You can feel confident that your EF SET score reflects what you would receive on TOEFL and IELTS because the EF SET was built to the same standards of accuracy and reliability as other standardized English tests.
However, EF SET is designed to fill a gap that none of the other high-stakes English tests currently fills – to give the individual users power over his or her own progress and to support English language learning for everyone, regardless of their economic status or location. EF SET removes these barriers by making our tests free and available online.
Adding to these benefits, EF SET is currently the only standardized English test that accurately measures all skill levels, beginner to proficient, in alignment with the internationally recognized standard, the Common European Framework of Reference (CEFR). Other standardized English tests are able to assess some proficiency levels, but not the entire CEFR scale.
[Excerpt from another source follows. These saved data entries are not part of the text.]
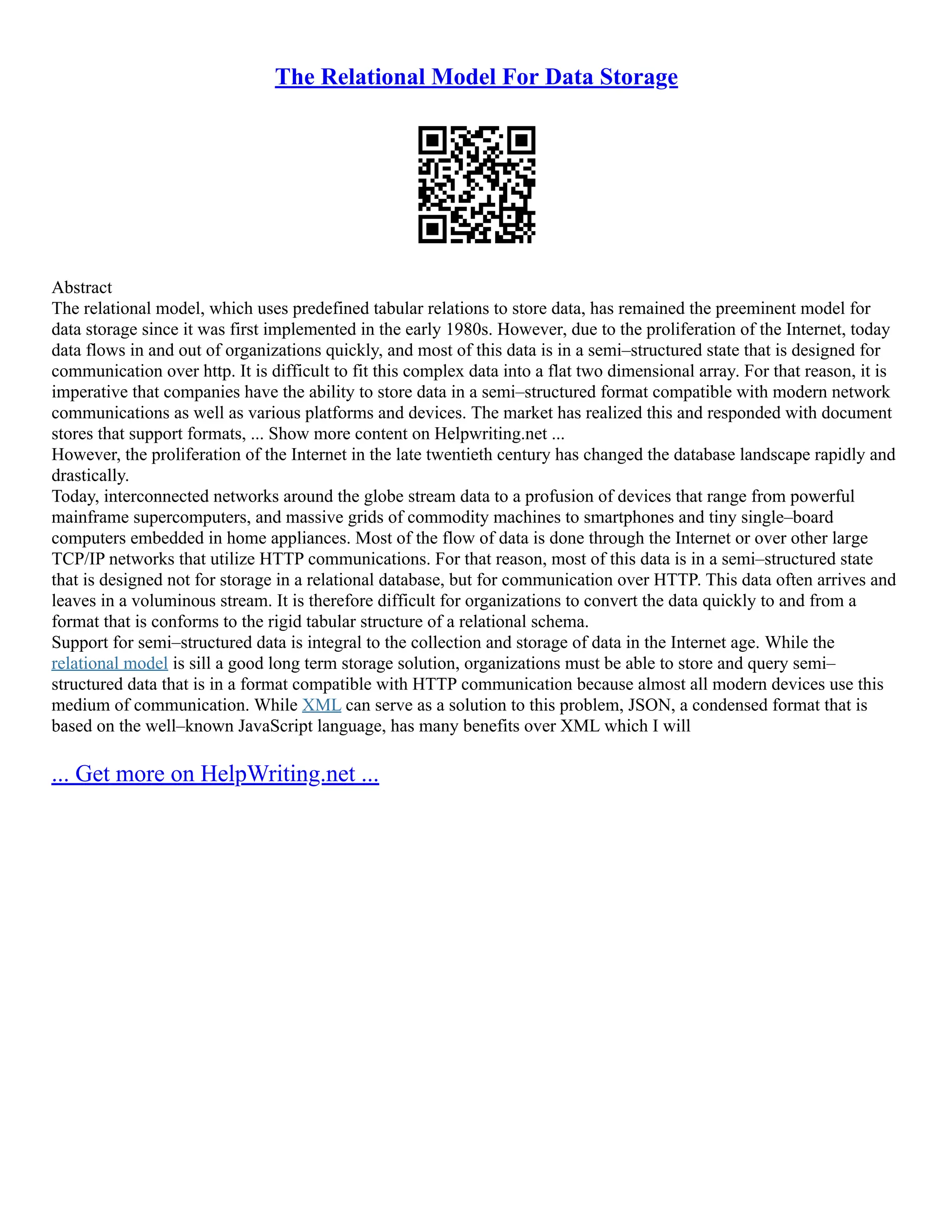 The Relational Model For Data Storage

Abstract
The relational model, which uses predefined tabular relations to store data, has remained the preeminent model for data storage since it was first implemented in the early 1980s. However, due to the proliferation of the Internet, today data flows in and out of organizations quickly, and most of this data is in a semi–structured state that is designed for communication over http. It is difficult to fit this complex data into a flat two dimensional array. For that reason, it is imperative that companies have the ability to store data in a semi–structured format compatible with modern network communications as well as various platforms and devices. The market has realized this and responded with document stores that support formats, ... Show more content on Helpwriting.net ...
However, the proliferation of the Internet in the late twentieth century has changed the database landscape rapidly and drastically.
Today, interconnected networks around the globe stream data to a profusion of devices that range from powerful mainframe supercomputers, and massive grids of commodity machines to smartphones and tiny single–board computers embedded in home appliances. Most of the flow of data is done through the Internet or over other large TCP/IP networks that utilize HTTP communications. For that reason, most of this data is in a semi–structured state that is designed not for storage in a relational database, but for communication over HTTP. This data often arrives and leaves in a voluminous stream. It is therefore difficult for organizations to convert the data quickly to and from a format that is conforms to the rigid tabular structure of a relational schema.
Support for semi–structured data is integral to the collection and storage of data in the Internet age. While the relational model is sill a good long term storage solution, organizations must be able to store and query semi–structured data that is in a format compatible with HTTP communication because almost all modern devices use this medium of communication. While XML can serve as a solution to this problem, JSON, a condensed format that is based on the well–known JavaScript language, has many benefits over XML which I will

... Get more on HelpWriting.net ...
If you want a detailed profile of your English language proficiency, you should take the EF SET. In 15 minutes, the Quick Check is designed as an English quiz to give a broad indicator of the general level of your English proficiency, not as a full, reliable measure. The EF SET is designed to give you a complete sense of your proficiency as it aligns to the full continuum of the CEFR levels from Beginner (A1) to Proficient (C2). Also, with completion of the 50-minute EF SET, you'll receive an official English certificate which you can easily share with your school or employer.
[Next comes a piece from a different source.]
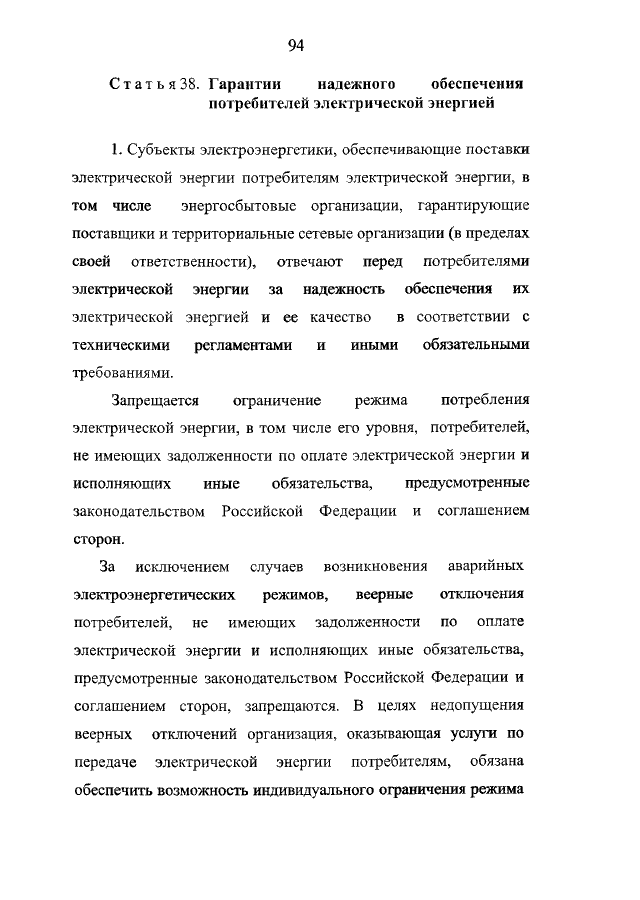 94

Статья 38. Гарантии надежного обеспечения потребителей электрической энергией

1. Субъекты электроэнергетики, обеспечивающие поставки электрической энергии потребителям электрической энергии, в том числе энергосбытовые организации, гарантирующие поставщики и территориальные сетевые организации (в пределах своей ответственности), отвечают перед потребителями электрической энергии за надежность обеспечения их электрической энергией и ее качество в соответствии с техническими регламентами и иными обязательными требованиями.

Запрещается ограничение режима потребления электрической энергии, в том числе его уровня, потребителей, не имеющих задолженности по оплате электрической энергии и исполняющих иные обязательства, предусмотренные законодательством Российской Федерации и соглашением сторон.

За исключением случаев возникновения аварийных электроэнергетических режимов, веерные отключения потребителей, не имеющих задолженности по оплате электрической энергии и исполняющих иные обязательства, предусмотренные законодательством Российской Федерации и соглашением сторон, запрещаются. В целях недопущения веерных отключений организация, оказывающая услуги по передаче электрической энергии потребителям, обязана обеспечить возможность индивидуального ограничения режима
Your EF SET Certificate™ can be posted to your LinkedIn profile in one click. Anyone who completes the EF SET (50 min) can use the "Add to Profile" button to upload their test score and official EF SET Certificate™. EF is working in collaboration with LinkedIn to make it easier for English learners to show proof of their skills to millions of recruiters around the world.
If you receive a result of “0” or “No score” it is because you either did not answer any questions or you likely achieved very different scores on the reading and listening sections. Unfortunately, with scores that fall into two very different levels, we cannot provide a valid or meaningful combined EF SET score.
If you are looking to improve your English, there are a number of ways that you can achieve this with EF Education First. Contact us to find our more information about EF’s opportunities to study abroad and our online courses for all ages and levels.
The Quick Check (15 min) and EF SET (50 min) are reported on a 0-100 scale. However, the actual numerical representations of a score have different meanings. While the Quick Check will give you a general sense of your English proficiency, which is reported as a single numerical score (represented as a percentage for simplicity), the Quick Check score should be considered only an estimate of your English proficiency. It is also not necessarily predictive of your score on the 50-minute EF SET test. Your numerical scores on the Quick Check and the EF SET may place you in a different CEFR category because of the differences in the tests themselves.
The Quick Check is only 15 minutes long and is intended to give a general indication of a test taker’s English proficiency in three broad regions of the CEFR scale—Beginner (in the A1/A2 range) in the score band 1-60%, Intermediate (B1/B2 range) in the score band 61-85%, or Advanced (C1/C2 range) in the score band 86-100%.
The EF SET is designed primarily as a tool for individual students to support their learning. The scores are not reported to anyone else other than the test taker, unless the student chooses to provide the EF SET results as supplemental information to verify their English skills for university admissions or employment.